楊戈心頭略一權衡後,便不耐煩的道:「管他什麼連環塢鐵鏈塢,是海河幫先摸到我們頭上的,我們找海河幫的麻煩,走到哪兒都站得住理兒!」
「要是他連環塢硬要覺得,強龍也不壓他地頭蛇……那就開戰!」
「看是老子先拆了他的連環,還是他先扳倒我們上右所!」
老子連京城那麼多大官小官都沒慣著。
能受你們一幫水匪的委屈?
方恪想了想後,回道:「倒也不必那麼麻煩,只需要打出咱繡衣衛的旌旗,就算再給他連環塢幾個膽,他們也決計不敢公然劫殺咱繡衣衛的官家船!」
楊戈:「那就掛上,我也想看看,他們是真江湖豪情、俠膽柔腸,還是只會欺軟怕硬、柿子撿軟的捏!」
方恪忍不住笑道:「您這到底是希望他們來啊,還是希望他們不來啊?」
楊戈:「你猜?」
方恪答道:「卑職猜,您肯定是想他們來……」
楊戈笑道:「要不怎麼說你是聰明人呢?他們要敢來,我還能高看他們一眼,說明他們那個什麼勞子江湖,還有點意思。

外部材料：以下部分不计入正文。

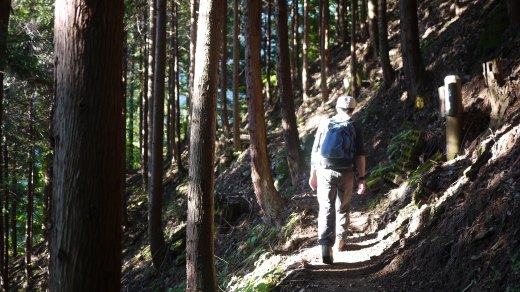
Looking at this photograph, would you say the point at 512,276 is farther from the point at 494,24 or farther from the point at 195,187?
the point at 494,24

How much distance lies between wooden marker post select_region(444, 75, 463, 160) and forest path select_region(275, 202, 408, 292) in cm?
159

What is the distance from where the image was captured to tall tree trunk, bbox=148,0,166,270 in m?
12.8

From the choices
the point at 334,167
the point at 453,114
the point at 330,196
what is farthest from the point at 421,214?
the point at 453,114

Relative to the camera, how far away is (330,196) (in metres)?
6.69

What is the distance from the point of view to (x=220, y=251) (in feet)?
39.4

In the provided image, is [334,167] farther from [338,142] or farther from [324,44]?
[324,44]

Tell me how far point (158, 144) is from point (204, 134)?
7.37 meters

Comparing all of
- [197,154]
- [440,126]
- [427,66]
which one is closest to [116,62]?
[197,154]

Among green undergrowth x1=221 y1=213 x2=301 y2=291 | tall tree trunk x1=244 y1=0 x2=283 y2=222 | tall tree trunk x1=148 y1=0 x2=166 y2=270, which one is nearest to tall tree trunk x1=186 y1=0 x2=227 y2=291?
green undergrowth x1=221 y1=213 x2=301 y2=291

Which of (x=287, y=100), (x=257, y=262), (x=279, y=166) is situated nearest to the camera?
(x=257, y=262)

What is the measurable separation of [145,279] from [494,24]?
10.7 m

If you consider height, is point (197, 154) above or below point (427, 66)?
below

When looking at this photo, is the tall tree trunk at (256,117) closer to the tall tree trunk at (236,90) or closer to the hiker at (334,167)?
→ the hiker at (334,167)

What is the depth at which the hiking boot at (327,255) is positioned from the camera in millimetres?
6750
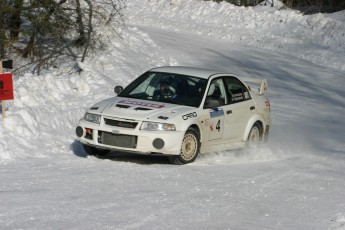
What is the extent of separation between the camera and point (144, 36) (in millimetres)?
24422

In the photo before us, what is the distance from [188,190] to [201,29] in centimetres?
2286

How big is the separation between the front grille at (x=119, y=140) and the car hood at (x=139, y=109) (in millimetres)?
285

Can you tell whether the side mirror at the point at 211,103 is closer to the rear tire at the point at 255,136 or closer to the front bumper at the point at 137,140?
the front bumper at the point at 137,140

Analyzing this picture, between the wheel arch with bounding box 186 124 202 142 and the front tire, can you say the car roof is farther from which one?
the front tire

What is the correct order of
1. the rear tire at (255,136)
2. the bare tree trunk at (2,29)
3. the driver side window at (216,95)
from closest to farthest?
the driver side window at (216,95), the rear tire at (255,136), the bare tree trunk at (2,29)

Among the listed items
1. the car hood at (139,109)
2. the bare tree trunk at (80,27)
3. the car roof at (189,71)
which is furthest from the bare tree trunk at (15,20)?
the car hood at (139,109)

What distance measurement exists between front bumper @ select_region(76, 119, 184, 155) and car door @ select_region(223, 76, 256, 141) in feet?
4.87

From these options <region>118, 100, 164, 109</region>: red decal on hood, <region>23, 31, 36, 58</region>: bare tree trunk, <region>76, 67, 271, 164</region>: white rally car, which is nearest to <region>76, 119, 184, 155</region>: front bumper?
<region>76, 67, 271, 164</region>: white rally car

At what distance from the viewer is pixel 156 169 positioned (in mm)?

」
「要是見了繡衣衛旌旗,連頭兒都不敢冒……藏污納垢之所,不去也罷!」
方恪搖頭:「大人此言差矣,江湖正因為什麼亂七八糟的人都有,才叫江湖!」
楊戈品味著他這句話,讚嘆道:「泰山不讓土壤、故能成其大,河海不擇細流、故能就其深……高境界、高境界啊!」
方恪咀嚼了一會兒楊戈這番話,亦忍不住讚嘆道:「大人學富五車、才高八斗,卑職對大人景仰有如滔滔江水,連綿不絕,又如黃河泛濫,一發而不可收拾,聽大人一席話,勝讀十年書啊!」
舒坦了。
太舒坦了。
這一通馬屁憋在心裡這麼久,總算是拍出來了。
楊戈嗤笑了一聲,笑罵道:「少給老子灌迷魂湯,去,叫上二連的值班的弟兄,去接應一下老谷他們,別真陰溝里翻了船!」
方恪抱拳:「喏!」
他轉身匆匆離去,不一會兒便又點起五十名力士,下船接應谷統他們去了。
楊戈目送他們離去,末了重新合上雙眼,裹緊身上的大氅,用只有自己能聽到的聲音低低的吟唱道:「路見不平一聲吼啊,該出手時就出手啊……嗨呀依兒呀……」
他或許依然沒想好,這輩子要做一個怎樣的人。
但沒關係。
他面前已經擺了好幾個榜樣。
他願意去學著他們的樣子,做一些力所能及的、不那麼難的事情。
畢竟人活著,就得有動靜兒……
他想讓自己眼前的事,都是它本來的樣子。